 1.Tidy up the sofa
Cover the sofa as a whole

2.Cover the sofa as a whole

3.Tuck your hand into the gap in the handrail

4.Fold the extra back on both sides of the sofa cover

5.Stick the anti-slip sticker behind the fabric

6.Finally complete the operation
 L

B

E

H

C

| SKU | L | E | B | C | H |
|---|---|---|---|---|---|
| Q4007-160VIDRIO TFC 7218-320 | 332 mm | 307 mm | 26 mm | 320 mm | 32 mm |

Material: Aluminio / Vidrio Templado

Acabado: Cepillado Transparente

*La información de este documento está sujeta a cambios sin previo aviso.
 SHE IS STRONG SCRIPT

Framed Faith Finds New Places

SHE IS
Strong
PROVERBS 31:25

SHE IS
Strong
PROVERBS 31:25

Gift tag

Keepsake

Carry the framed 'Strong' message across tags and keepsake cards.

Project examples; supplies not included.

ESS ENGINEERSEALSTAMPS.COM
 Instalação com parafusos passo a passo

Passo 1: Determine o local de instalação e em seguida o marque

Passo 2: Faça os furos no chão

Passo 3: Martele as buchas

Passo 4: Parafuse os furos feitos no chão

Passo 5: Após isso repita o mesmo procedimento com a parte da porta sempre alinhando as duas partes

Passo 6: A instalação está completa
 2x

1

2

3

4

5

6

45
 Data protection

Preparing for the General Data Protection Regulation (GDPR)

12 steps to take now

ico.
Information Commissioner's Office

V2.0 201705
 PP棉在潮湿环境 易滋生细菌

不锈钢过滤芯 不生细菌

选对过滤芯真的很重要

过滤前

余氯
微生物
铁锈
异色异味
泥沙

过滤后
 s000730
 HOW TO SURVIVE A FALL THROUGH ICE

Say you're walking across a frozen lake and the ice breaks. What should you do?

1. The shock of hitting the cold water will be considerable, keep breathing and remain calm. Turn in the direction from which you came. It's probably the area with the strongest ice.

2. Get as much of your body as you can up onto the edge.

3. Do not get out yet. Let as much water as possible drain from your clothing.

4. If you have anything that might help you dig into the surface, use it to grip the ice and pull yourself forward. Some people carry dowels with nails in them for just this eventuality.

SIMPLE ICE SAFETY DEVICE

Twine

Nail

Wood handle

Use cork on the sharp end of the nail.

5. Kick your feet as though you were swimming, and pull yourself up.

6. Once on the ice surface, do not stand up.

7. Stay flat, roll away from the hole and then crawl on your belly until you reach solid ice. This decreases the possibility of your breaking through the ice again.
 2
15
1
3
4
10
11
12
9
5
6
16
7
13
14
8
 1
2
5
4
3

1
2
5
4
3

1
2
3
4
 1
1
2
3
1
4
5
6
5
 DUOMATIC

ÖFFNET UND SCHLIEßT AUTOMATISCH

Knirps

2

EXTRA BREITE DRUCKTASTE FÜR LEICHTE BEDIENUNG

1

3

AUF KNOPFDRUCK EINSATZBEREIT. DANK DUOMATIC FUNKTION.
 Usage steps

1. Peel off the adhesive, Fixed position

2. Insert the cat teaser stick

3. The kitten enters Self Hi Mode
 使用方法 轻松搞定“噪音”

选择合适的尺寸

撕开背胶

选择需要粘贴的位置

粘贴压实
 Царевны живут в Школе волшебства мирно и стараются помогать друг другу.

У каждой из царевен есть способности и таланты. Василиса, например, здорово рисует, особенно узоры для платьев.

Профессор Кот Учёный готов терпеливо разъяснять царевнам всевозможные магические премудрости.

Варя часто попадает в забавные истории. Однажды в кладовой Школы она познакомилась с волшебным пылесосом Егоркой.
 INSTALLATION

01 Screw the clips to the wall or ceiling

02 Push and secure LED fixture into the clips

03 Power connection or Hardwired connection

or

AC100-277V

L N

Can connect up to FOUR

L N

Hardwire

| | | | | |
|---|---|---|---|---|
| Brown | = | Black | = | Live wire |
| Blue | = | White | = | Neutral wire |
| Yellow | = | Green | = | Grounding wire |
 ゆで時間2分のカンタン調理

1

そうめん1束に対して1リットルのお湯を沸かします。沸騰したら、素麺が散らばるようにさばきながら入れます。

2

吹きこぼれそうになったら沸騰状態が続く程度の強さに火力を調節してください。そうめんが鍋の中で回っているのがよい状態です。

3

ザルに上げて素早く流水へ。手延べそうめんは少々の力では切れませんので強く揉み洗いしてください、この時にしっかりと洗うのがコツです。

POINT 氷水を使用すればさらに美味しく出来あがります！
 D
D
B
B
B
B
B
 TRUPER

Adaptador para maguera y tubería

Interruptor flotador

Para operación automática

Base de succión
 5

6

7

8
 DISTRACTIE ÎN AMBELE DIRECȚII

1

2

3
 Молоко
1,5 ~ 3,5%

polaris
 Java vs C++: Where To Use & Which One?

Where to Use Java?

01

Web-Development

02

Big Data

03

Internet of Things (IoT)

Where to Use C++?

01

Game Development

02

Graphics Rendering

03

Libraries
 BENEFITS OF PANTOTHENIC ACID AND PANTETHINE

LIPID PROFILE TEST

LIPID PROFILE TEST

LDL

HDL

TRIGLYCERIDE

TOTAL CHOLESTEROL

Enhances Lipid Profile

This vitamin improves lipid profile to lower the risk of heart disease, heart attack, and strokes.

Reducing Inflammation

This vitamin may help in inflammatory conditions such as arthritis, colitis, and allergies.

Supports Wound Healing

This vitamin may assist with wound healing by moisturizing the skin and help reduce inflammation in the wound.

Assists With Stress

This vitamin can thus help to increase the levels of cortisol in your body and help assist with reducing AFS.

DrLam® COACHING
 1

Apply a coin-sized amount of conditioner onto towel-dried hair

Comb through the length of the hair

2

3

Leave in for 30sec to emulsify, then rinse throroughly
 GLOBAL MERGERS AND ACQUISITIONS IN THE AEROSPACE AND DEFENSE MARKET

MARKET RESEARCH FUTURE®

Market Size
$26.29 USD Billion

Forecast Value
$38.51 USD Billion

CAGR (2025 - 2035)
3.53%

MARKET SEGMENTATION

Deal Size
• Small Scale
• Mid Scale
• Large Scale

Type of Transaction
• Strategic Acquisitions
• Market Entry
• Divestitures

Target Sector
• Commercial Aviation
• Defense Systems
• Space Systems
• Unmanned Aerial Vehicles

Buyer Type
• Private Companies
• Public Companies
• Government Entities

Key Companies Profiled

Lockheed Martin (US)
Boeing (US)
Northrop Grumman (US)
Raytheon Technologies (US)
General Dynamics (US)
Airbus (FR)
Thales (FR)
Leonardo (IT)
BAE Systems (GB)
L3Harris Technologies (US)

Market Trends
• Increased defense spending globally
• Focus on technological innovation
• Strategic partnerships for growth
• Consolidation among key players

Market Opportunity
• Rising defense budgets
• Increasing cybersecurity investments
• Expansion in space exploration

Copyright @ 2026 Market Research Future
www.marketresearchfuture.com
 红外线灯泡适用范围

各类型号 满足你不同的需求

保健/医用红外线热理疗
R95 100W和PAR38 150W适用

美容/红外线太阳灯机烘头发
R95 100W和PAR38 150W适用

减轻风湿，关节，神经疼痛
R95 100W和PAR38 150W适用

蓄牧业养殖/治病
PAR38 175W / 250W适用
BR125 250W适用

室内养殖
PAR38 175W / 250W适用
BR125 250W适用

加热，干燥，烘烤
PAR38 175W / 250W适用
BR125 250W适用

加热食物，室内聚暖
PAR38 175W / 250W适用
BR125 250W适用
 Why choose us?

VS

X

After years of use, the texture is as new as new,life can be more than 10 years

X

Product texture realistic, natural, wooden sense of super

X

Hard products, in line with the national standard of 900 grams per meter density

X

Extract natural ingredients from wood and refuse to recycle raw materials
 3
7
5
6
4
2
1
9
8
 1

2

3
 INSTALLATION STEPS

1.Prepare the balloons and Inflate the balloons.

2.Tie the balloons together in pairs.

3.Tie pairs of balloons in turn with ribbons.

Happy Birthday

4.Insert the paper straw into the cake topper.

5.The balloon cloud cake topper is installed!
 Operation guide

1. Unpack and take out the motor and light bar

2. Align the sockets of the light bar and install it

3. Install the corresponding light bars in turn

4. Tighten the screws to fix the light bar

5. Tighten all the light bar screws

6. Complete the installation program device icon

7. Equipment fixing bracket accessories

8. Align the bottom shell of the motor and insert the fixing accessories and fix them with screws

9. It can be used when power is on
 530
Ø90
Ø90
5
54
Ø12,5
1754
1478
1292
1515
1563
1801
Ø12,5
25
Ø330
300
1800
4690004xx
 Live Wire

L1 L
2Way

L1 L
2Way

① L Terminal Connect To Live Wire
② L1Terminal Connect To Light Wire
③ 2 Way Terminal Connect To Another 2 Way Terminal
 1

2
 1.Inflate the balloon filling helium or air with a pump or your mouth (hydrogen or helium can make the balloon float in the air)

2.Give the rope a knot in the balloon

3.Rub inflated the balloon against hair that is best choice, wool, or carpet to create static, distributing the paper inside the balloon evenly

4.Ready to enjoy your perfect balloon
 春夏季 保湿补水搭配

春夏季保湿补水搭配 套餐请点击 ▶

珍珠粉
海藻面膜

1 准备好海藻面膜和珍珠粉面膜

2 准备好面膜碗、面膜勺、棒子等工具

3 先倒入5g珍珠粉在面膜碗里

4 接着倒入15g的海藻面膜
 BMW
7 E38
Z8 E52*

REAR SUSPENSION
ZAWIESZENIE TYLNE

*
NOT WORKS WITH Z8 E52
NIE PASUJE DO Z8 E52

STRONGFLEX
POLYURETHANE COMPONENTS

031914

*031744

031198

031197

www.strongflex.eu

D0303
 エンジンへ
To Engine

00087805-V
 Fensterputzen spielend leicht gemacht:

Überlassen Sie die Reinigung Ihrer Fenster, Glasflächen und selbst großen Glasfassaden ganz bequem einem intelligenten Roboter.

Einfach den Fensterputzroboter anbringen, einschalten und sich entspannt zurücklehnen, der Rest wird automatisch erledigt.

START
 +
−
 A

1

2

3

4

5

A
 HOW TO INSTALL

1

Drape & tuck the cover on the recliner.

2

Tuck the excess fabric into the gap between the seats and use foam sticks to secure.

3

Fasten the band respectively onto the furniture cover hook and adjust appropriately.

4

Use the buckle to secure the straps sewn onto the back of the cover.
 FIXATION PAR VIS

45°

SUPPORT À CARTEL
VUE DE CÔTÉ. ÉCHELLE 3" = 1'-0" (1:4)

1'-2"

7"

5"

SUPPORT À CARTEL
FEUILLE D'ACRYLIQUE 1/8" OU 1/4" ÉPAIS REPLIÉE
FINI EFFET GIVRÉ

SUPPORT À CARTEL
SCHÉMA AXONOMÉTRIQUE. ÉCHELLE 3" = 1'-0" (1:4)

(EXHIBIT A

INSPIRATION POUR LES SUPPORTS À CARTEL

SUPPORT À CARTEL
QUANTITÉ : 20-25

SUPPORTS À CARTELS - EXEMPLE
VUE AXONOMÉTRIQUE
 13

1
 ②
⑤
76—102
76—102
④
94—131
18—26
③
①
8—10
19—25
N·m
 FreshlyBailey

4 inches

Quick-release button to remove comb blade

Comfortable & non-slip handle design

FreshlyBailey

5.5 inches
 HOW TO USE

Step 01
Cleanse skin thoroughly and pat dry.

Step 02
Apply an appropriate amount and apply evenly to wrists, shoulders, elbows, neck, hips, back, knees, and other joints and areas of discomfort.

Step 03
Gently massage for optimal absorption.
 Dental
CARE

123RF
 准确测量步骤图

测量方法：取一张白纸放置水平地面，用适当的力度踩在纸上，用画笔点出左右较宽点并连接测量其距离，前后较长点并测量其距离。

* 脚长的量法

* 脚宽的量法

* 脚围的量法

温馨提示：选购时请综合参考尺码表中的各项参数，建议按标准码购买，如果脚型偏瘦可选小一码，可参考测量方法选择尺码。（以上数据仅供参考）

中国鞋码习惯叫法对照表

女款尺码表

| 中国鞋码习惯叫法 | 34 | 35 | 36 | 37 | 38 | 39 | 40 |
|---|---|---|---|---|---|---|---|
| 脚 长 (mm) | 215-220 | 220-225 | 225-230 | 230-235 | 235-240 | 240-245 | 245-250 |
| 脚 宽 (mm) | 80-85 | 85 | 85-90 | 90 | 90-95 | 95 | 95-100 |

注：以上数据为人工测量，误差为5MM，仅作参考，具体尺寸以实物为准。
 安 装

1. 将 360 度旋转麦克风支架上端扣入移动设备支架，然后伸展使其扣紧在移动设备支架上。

What you need to do: Print the lines above from the one with "4 接着倒入15g的海藻面膜" through the one with "VUE DE CÔTÉ.", both included, exactly as written and nothing more.

Solution for this exercise:
4 接着倒入15g的海藻面膜
 BMW
7 E38
Z8 E52*

REAR SUSPENSION
ZAWIESZENIE TYLNE

*
NOT WORKS WITH Z8 E52
NIE PASUJE DO Z8 E52

STRONGFLEX
POLYURETHANE COMPONENTS

031914

*031744

031198

031197

www.strongflex.eu

D0303
 エンジンへ
To Engine

00087805-V
 Fensterputzen spielend leicht gemacht:

Überlassen Sie die Reinigung Ihrer Fenster, Glasflächen und selbst großen Glasfassaden ganz bequem einem intelligenten Roboter.

Einfach den Fensterputzroboter anbringen, einschalten und sich entspannt zurücklehnen, der Rest wird automatisch erledigt.

START
 +
−
 A

1

2

3

4

5

A
 HOW TO INSTALL

1

Drape & tuck the cover on the recliner.

2

Tuck the excess fabric into the gap between the seats and use foam sticks to secure.

3

Fasten the band respectively onto the furniture cover hook and adjust appropriately.

4

Use the buckle to secure the straps sewn onto the back of the cover.
 FIXATION PAR VIS

45°

SUPPORT À CARTEL
VUE DE CÔTÉ. ÉCHELLE 3" = 1'-0" (1:4)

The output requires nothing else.